Já havíamos manducado o nosso Mata-Bicho de mandioca cozida
Acompanhada de carne seca chamuscada sob o feixe matinal
— Um chá de kaxinde para óptima ingestão
E tal cacho sápido e sumarento de frutos de tamareira
A despeito disso
Com mais estro ainda, ansiávamos por Almoço-Jantar!
II
Pela tarde, a Kota dia hongo apertava o pano na finura da cintura
Ao mesmo tempo que ajeitara o bebé amarrado às costas
Em vias de preparar, desta feita, o mufete com feijão requentado
Após ter guisado, a fogo lento, o apetitoso kiteta
Pitéu preferido do marido Kikota
Vendedor viandante de rapé que, não tendo podido falhar
Iria viandar até longe ao cair da noite
"Dentro em pouco vamos almoçar," anunciava ela, risonha
E toda graciosa — para não dizer adorável —
Numa voz tão delicada quanto dedicada e absorvente entrementes
Igual aquele zunzunar de sopro suave em ampla festança
Dentre o rubro das acácias e o verdejar da lavoura mais além
De moto próprio — com muito ânimo no temperamento
A Sambanjila achegou-se ao vasto cesto de mantimentos
Recolhendo com presteza as bananas passadas ao calor do tempo
E a jinguba antes torrada e depois esmagada em kitaba
Que servira como petisqueira de merenda
Sem mais delongas, acendeu-se o lume de lenha na maswika
Sob impulso do abano feito de palha —
Venha agora a Grande panela de barro! água para dentro
Bagre defumado cortado às postas e adubado com azeite de palma
— Kahombo macerado à mistura para o divino efeito
E uma pitada de sal ao prazer dos deuses no Panteão!
III
Após uma breve fervura soltando aromas mediante os vapores
Junta-se-lhes a jimboa, dinyungu e outro tanto de kyabu tenros
Reduzidos a finas rodelas para um molho distinto e sublime —
Isso! brasas a roda e deixa cozer: Butubutubutubutu!
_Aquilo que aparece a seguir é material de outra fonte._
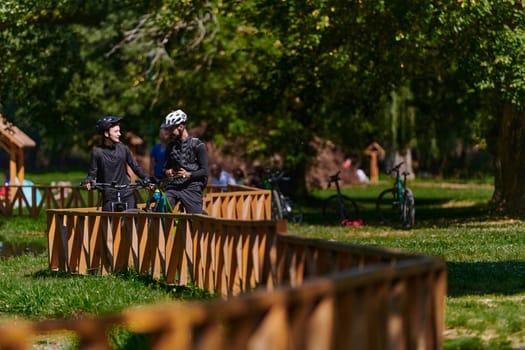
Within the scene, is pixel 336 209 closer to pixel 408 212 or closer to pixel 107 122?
pixel 408 212

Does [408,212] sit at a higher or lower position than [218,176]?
lower

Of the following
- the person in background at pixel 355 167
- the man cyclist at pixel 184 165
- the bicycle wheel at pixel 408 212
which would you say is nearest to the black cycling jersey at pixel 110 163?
the man cyclist at pixel 184 165

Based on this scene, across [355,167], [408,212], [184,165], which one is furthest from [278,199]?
[355,167]

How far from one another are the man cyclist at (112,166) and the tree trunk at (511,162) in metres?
14.2

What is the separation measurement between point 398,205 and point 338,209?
2.73m

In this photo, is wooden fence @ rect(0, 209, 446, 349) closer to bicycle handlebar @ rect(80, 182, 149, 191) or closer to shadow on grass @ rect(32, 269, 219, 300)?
shadow on grass @ rect(32, 269, 219, 300)

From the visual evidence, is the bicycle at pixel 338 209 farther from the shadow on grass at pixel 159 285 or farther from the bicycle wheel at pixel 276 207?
the shadow on grass at pixel 159 285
A meio de cuzedura acrescenta-se, logo, folhas de abóbora flava
Algum esparregado de feijoero, condimentos e mais sortidas ervas
Deste Bengo que é nosso torrão abundoso em iguarias várias —
"Envolva, mana!" dirigia a Kota dia hongo que observava por perto
Enquanto isto, os colibris gorjeavam sobre colinas na aragem
Gorjeavam à maneira das vagas afagas de Janeiro amadurecido
Ao mês de Março viçoso que, por seu torno, rumava ao mar
Em agradecimento à Kyanda, sem nem dar por isso, dir-se-ia
Porém
Na embriaguez do prazer dançavam mariposas deslumbradas
Em cadências com o ruivo realce chegando da esparsa ramagem
A pouco e pouco, num rumorejar posteriormente embevecido
Como que anunciando o repasto delicioso à toda a vizinhança —
Em resposta
A criançada, por ora ao pé do celeiro, repetia veses sem conta
O ledo refrão acentuado com um ruídoso regozijo do folguedo
Em sombra alongada daquele ditoso dia:
"Kaxieh mbala tumba, kaxieh mbala samba, we leleh, kaxieeeh!"
IV
Por mim, deste lado, já havia tomado um trago de kaporoto
E com a cabeça meio curvada pela tentação dum louco fascínio
Espiava assim, de olhos vesgos, aos peitos túmidos à mostra —
Os peitos da Ndenge ya hongo (filha kasule do velho Musongo)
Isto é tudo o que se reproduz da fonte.